Christina smiled against his shoulder. Tired together. It wasn’t poetry, but it was real.

“Come on,” she said. “I’ll let you carry the diaper bag.”

“Such generosity.”

“I’m a giver.”

They gathered their things—the bag, the carrier, the gifts that well-wishers had pressed into their hands all afternoon—and said their goodnights. Tara hugged them both, holding on a beat too long. Evan clapped Marco on the shoulder.

The October air hit Christina like a cold cloth when they stepped outside, bracing and clean after the warmth of the inn. Above them, stars were emerging in the darkening sky, more stars than she’d ever seen in Miami.

Marco loaded the car while she settled Violet into her car seat. The baby stirred, fussed, then settled again when Christina tucked the blanket tighter. Those green-gold eyes fluttered open for a moment, found Christina’s face, and drifted closed.

“Ready?” Marco asked from the driver’s seat.

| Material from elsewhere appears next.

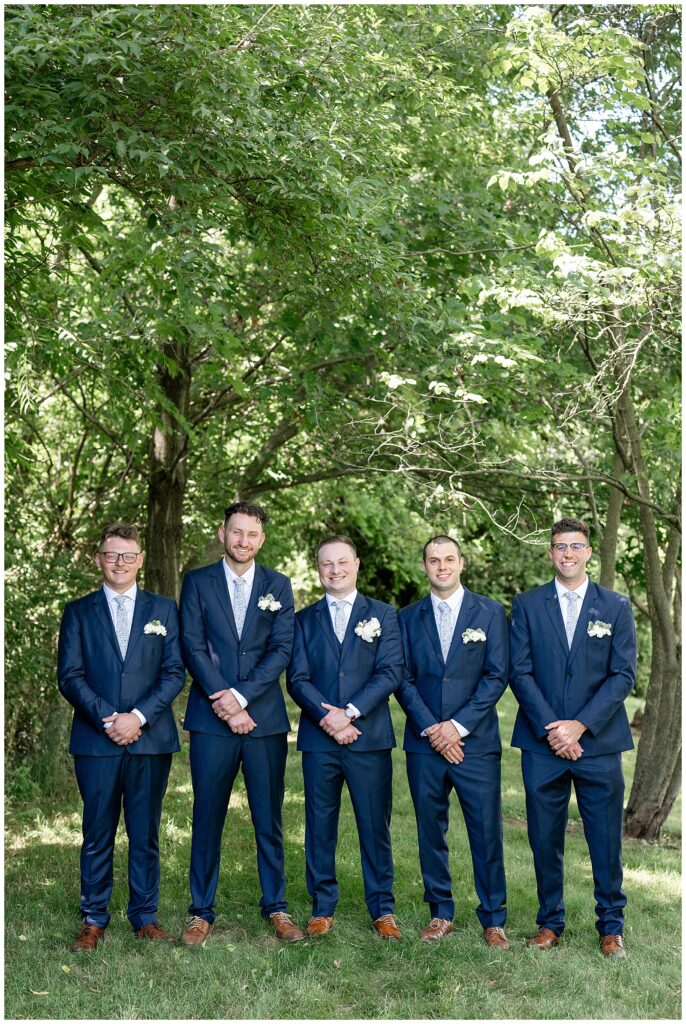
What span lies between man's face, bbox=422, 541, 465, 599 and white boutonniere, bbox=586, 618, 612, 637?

Christina looked back at the inn one last time—the warm glow of windows, the silhouette of her mother waving from the porch, Patty’s Garden a dark shape against the darker trees.

“Ready,” she said.

The car pulled away, gravel crunching, headlights cutting through the dark as they drove around the lake to the cottage. Home.

Christina reached across the console and took Marco’s hand. Tomorrow they’d start making calls—lawyers, logistics, the complicated machinery of two lives becoming something new. But that was tomorrow.

Tonight, the road was quiet, and Violet was sleeping, and the mountains rose dark and steady on either side of them.

“I’m glad you kept her,” he said. “I know that sounds—I don’t have the right to say that, maybe. But I’m glad you did.”

“So am I.”

They sat in silence for a moment, the engine idling, the heater pushing warm air through the vents. Then Violet made a small sound from the backseat—not a cry, just a murmur—and Christina turned to check on her.

“We should get her inside,” she said.

“Yeah.” Marco turned the car off. “Home.”

The word sounded different when he said it. Fuller, somehow. Like it meant more than just a place.

They had time. That was the thing she was finally starting to believe. They had time to figure this out, to make mistakes and course-correct, to build something that neither of them had expected.

CHAPTER 30

TARA

The jack-o’-lanterns came to life at dusk. Tara stood on the inn’s front porch, watching the carved pumpkins flicker into orange warmth as Ryan and his friends lit the candles inside them. They’d spent the entire previous afternoon at the long farmhouse table, scooping seeds and arguing over designs—Ryan’s intricate geometric pattern, his friend Derek’s lopsided grin, a pair of twin sisters competing to carve the scariest face. Now, their creations lined every surface. The porch railings, the front steps, the stone wall bordering Patty’s Garden.

“That one’s definitely going to catch fire,” Ryan said, pointing at Derek’s pumpkin, which had been carved so thin the light blazed through like a bonfire.

“It’s atmospheric,” Derek protested.

“It’s a fire hazard.”

“Same thing.”

Tara smiled and left them to their bickering. The inn buzzed with activity behind her—final preparations for the Halloween party that had somehow grown from a small family gathering into a full community event. Mary had brought pumpkin bread from Spilled Milk. Francesca was setting up a costume contest station in the parlor. Bo had parked his sheriff’s cruiser out front with the lights flashing, much to the delight of every child within a mile radius.